Updated Feb, 9th 2013
I finally got around to making these. Sorry for the bad shots, I'm no photographer but I tried to document as much as I could.
In Lebanon we have something called a manousheh, which consists of zaatar (thyme) mixed with sumac, sesame seeds, salt and olive oil to form a paste. Once you have the zaatar you spread it on a flattened piece of dough and stick it in the oven to get a manousheh. Then you tend to eat it with Labne (strained yogurt) on the side because zaatar tends to be pretty dry. I wanted to experiment with this, and I ended up with something a little too much like a falafel but made from meat. I wasn't personally impressed, I thought the labne would give it a more sour taste (I guess I should have put a bit more) but the result was still pretty good. I just couldn't compare it to the standard meatballs and sauce that I made following Dan's recipe... Still though I recommend giving it a try, the zaatar gave it an interesting flavor.
To make the bread, I just used bread flour. The bread is great I suggest anyone try it, 3.5 cups bread flour, 2 tspns salt. Put 1 and 1/4 cups of warm water with 1 tspn active dry yeast and 1 tablespoon sugar until active and then add a tbspn vegetable oil and mix with the flour and salt. Once risen, separate into dough balls.
And this is what it looks like when its ready.
Now the meat! Once the dough was ready I cut it up for the breadcrumbs and then added all the ingredients together.
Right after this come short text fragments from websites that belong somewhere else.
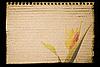 纸板上的花 | 免版税照片
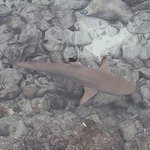 Black tipped reef sharks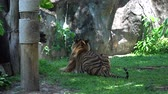 realeza : An adult Tiger Turning Head and Looking lying in the nature habitat, The big cat beautiful animal and very dangerous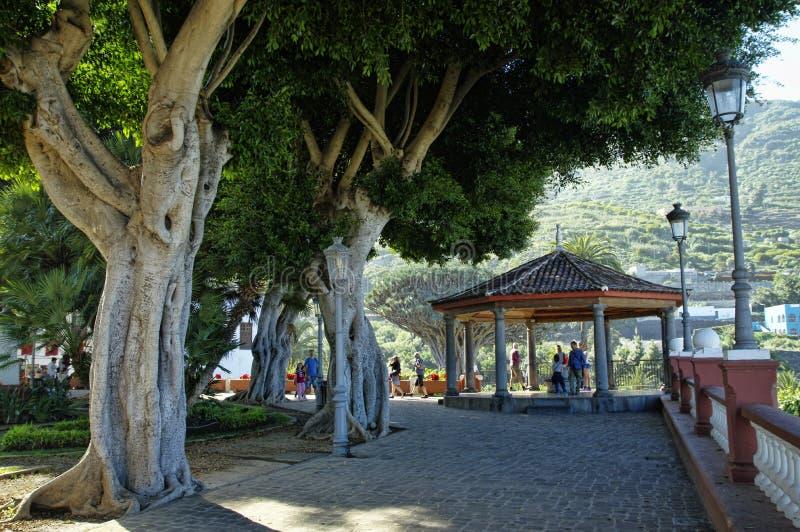 Icod de los Vinos, Tenerife imagen de archivo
Then separated them into balls (1oz)
And finally, EAT!! Yum :)
I was not very hungry by the time I was done, I munched on a lot of bread haha... so I was only able to eat 6 meatballs, I separate them into 2 sandwiches and ate one with yogurt and the other with hummus. I preferred the hummus, but they were both great. So thats mine, hope you guys enjoyed the process!